Uniform and nonstandard existence in Reverse Mathematics

TL;DR

This paper proposes an alternative classification of theorems in Reverse Mathematics based on Feferman's Explicit Mathematics, connecting standard and nonstandard existence through computability and functional interpretation.

Contribution

It introduces the Explicit Mathematics theme (EMT) in Reverse Mathematics, linking theorem existence to computability via nonstandard analysis and extending the Big Five systems.

Findings

Established EMT examples across the Big Five systems.

Demonstrated the equivalence between standard existence and computability.

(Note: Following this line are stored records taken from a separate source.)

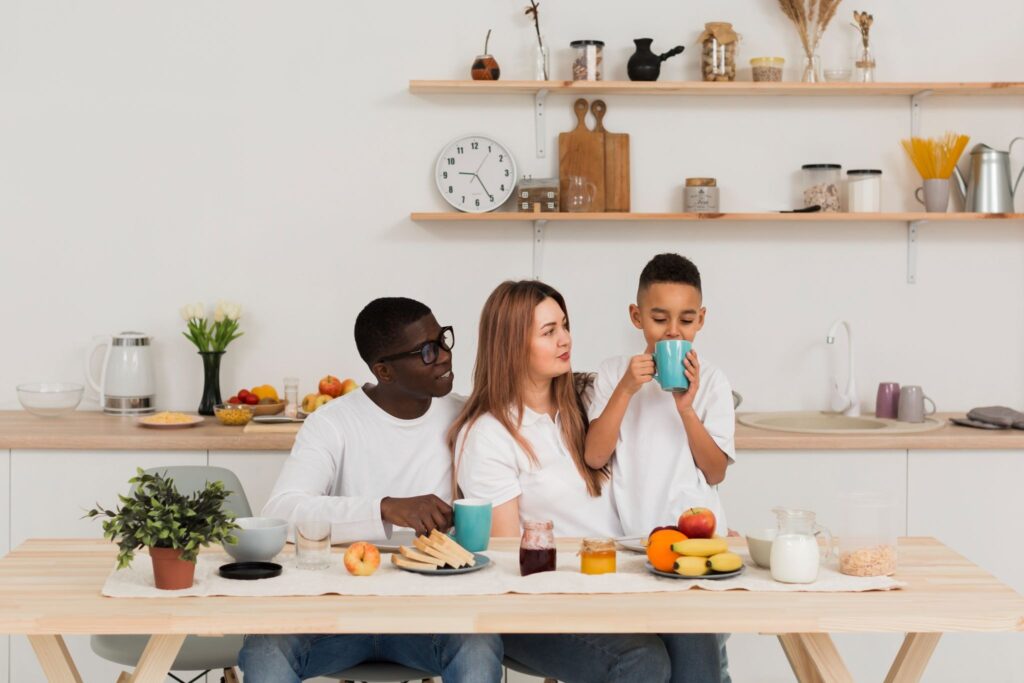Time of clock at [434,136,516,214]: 9:05
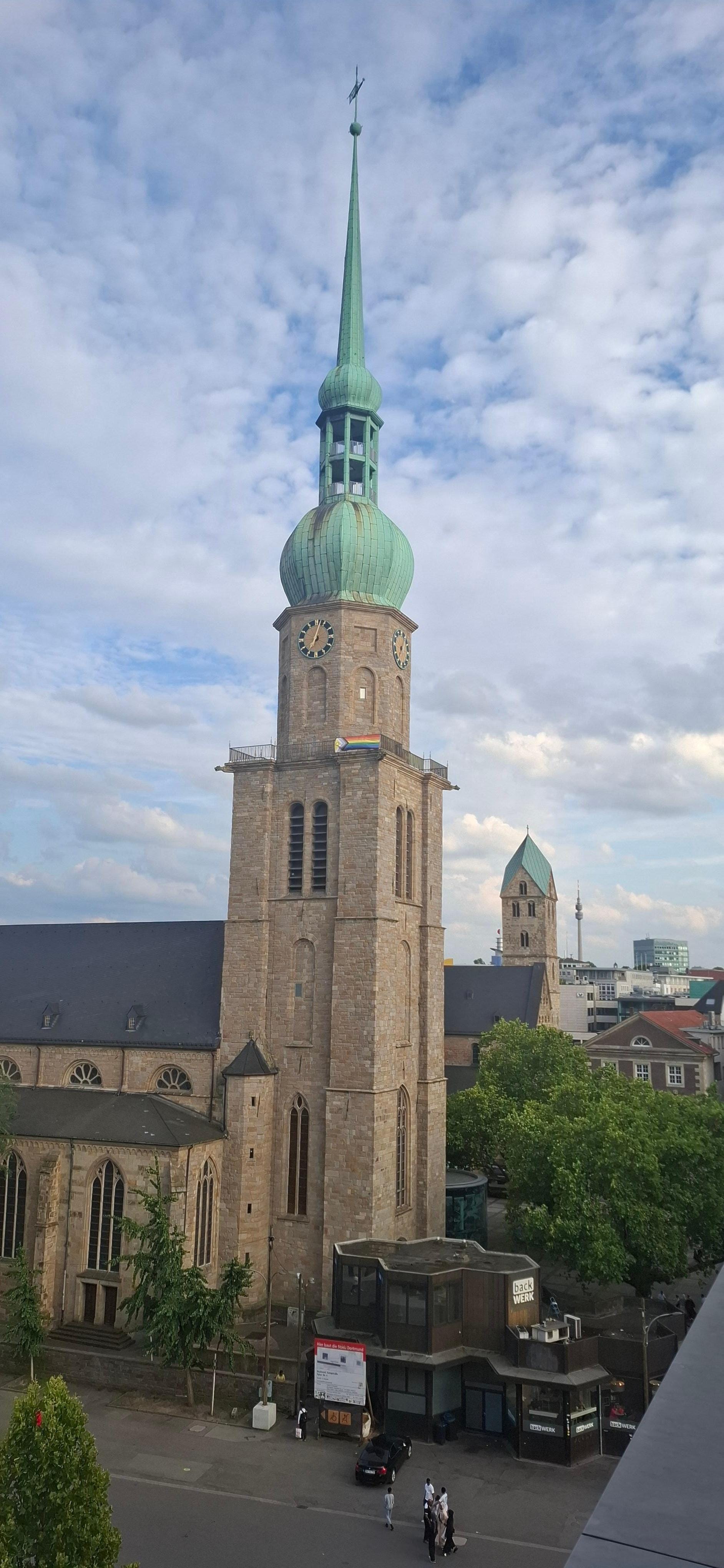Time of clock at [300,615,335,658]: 7:02
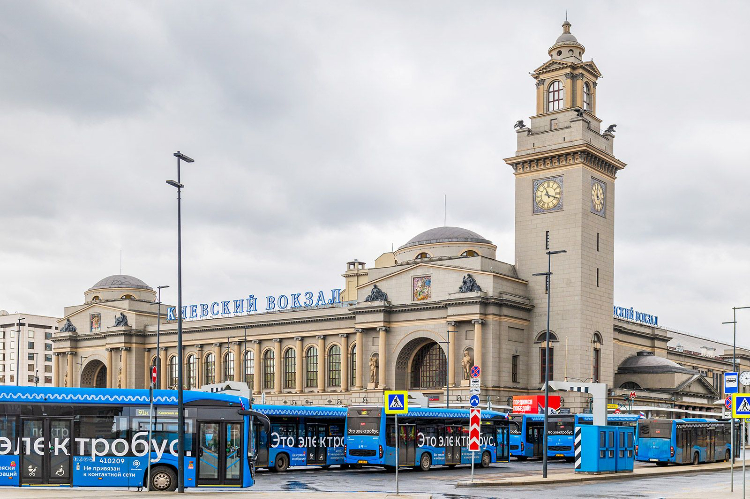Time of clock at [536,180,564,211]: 11:18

Extended Reverse Mathematics with higher types and nonstandard analysis.

Abstract

Reverse Mathematics is a program in the foundations of mathematics which provides an elegant classification of theorems of ordinary mathematics based on computability. Our aim is to provide an alternative classification of theorems based on the central tenet of Feferman's Explicit Mathematics, namely that a proof of existence of an object yields a procedure to compute said object. Our classification gives rise to the Explicit Mathematics theme (EMT) of Nonstandard Analysis. Intuitively speaking, the EMT states that a standard object with certain properties can be computed by a functional if and only if this object exists classically with these same standard and nonstandard properties. In this paper, we establish examples for the EMT ranging from the weakest to the strongest Big Five system of Reverse Mathematics. Our results are proved over the usual base theory of Reverse Mathematics, conservatively extended with higher types and Nelson's internal approach to Nonstandard Analysis.